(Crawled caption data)
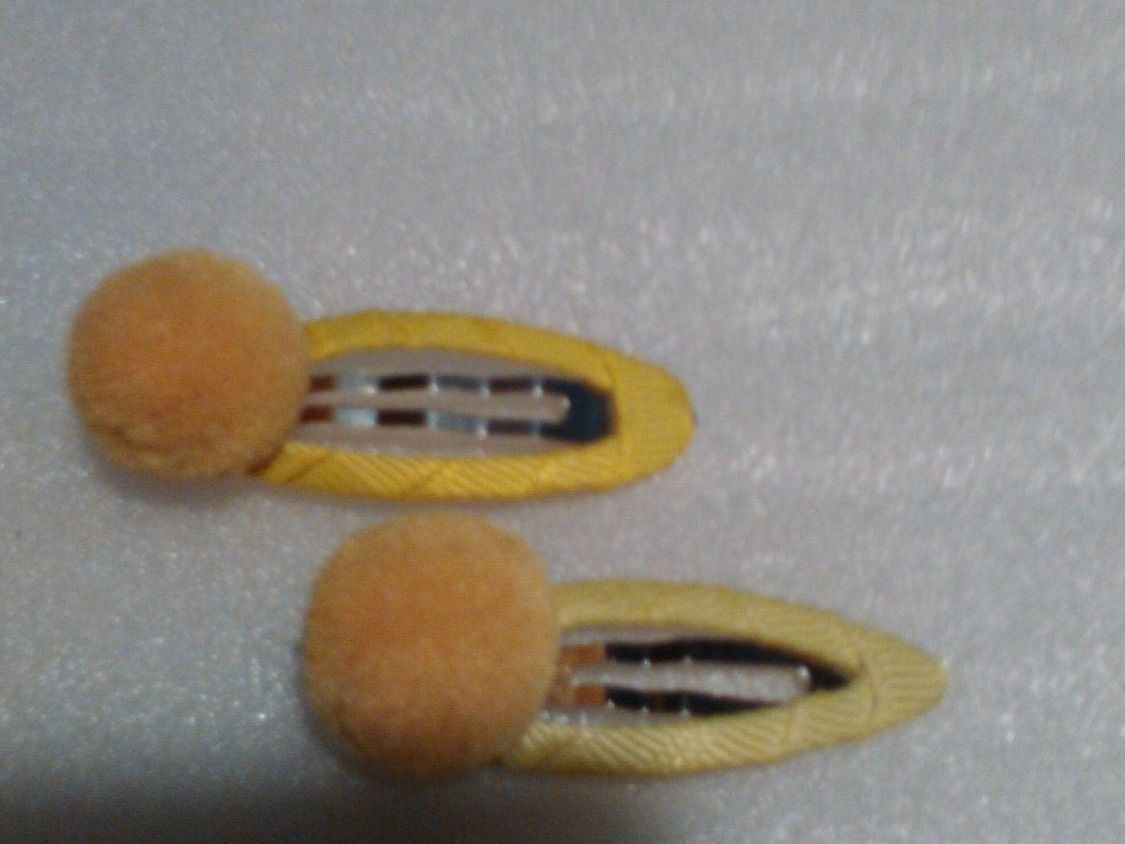 Accessori per capelli: HAARKLIPS;MIT EINE KÜGEL UND STOFF;GELB – Nuovo (secondo la descrizione) da Basel venduto da bijoutrie_4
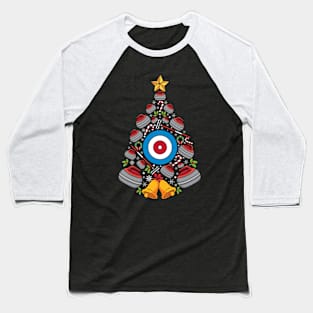 Curling Xmas tree curling players curler Christmas Curling Baseball T-Shirt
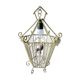 Chandelier suspension in metal, cage shape, from the 60s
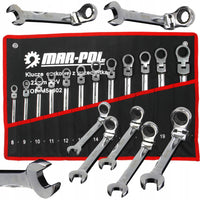 Set chei profesionale combinate cu clichet articulate 8-22mm 12 elemente - Bjc tools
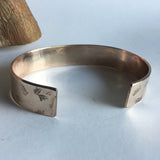 Hand Stamped Bronze Feather Cuff Bracelet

> _REQUIRED ACTION_: Include the first line of the records, the line containing "Chandelier suspension in", and every line between them, repeated exactly. Skip the pictures.

> _EXPECTED OUTPUT_:
 Accessori per capelli: HAARKLIPS;MIT EINE KÜGEL UND STOFF;GELB – Nuovo (secondo la descrizione) da Basel venduto da bijoutrie_4
 Curling Xmas tree curling players curler Christmas Curling Baseball T-Shirt
 Chandelier suspension in metal, cage shape, from the 60s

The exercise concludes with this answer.